Когда он с таким богатством вернулся домой, братья не могли надивиться его удаче, и второй брат сказал: «Дай-ка и я пойду с моею косою поискать счастья. Авось, и я ее так же выгодно с рук сумею сбыть». Сначала дело на лад не пошло, потому что всюду встречал средний брат на своем пути мужиков с такими же косами на плече, как и у него самого; однако ж под конец его странствований и ему посчастливилось с его косою на одном острове, где жители понятия о косе не имели.
Там, когда поспевали хлеба на поле, жители вывозили в поле пушки и пушечными выстрелами срезали хлеба до корня. Но это было и трудно, и неудобно: один стрелял поверх хлеба, другой попадал не в стебли, а в самые колосья и широко их разметывал кругом; при этом много зерна пропадало, да и шум был невыносимый.
А наш молодец со своей косой как пристал к полю, так втихомолку и очень скоро скосил его чистехонько, и все жители острова надивиться не могли его проворству.
Они готовы были дать ему за это драгоценное орудие все, чего бы он ни потребовал.
И дали за косу коня, навьючив на него столько золота, сколько тот снести мог.

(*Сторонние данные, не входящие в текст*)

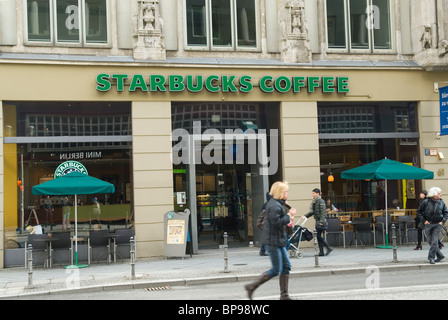Starbucks Kaffee Friedrichstrase Berlin City Deutschland Stockfoto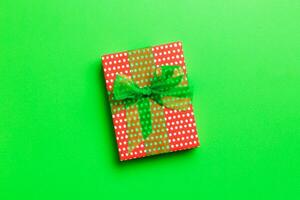superiore Visualizza Natale presente scatola con verde arco su verde sfondo con copia spazio foto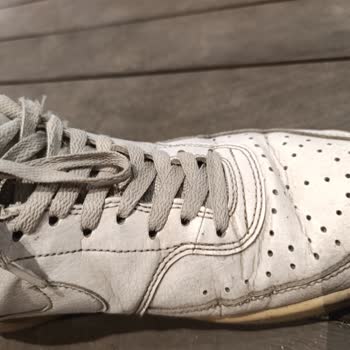 Aldığım Nike Ayakkabı Kısa Sürede Yırtıldı Ve Mağaza İlgisiz Davrandı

Тут уж и третий захотел пристроить свою кошку к надлежащему месту.
И с ним то же случилось, что и с его братьями: пока он бродил по материку, кошка его никому не была нужна.
Везде кошек было столько, что новорожденных котят почти всюду топили в воде.
Наконец задумал он переплыть на корабле на какой-то остров, и на его счастье оказалось, что на том острове никто никогда еще кошки не видывал, а мышей развелось там такое великое множество, что они во всех домах и при хозяевах, и без хозяев сотнями бегали по скамьям и по столам.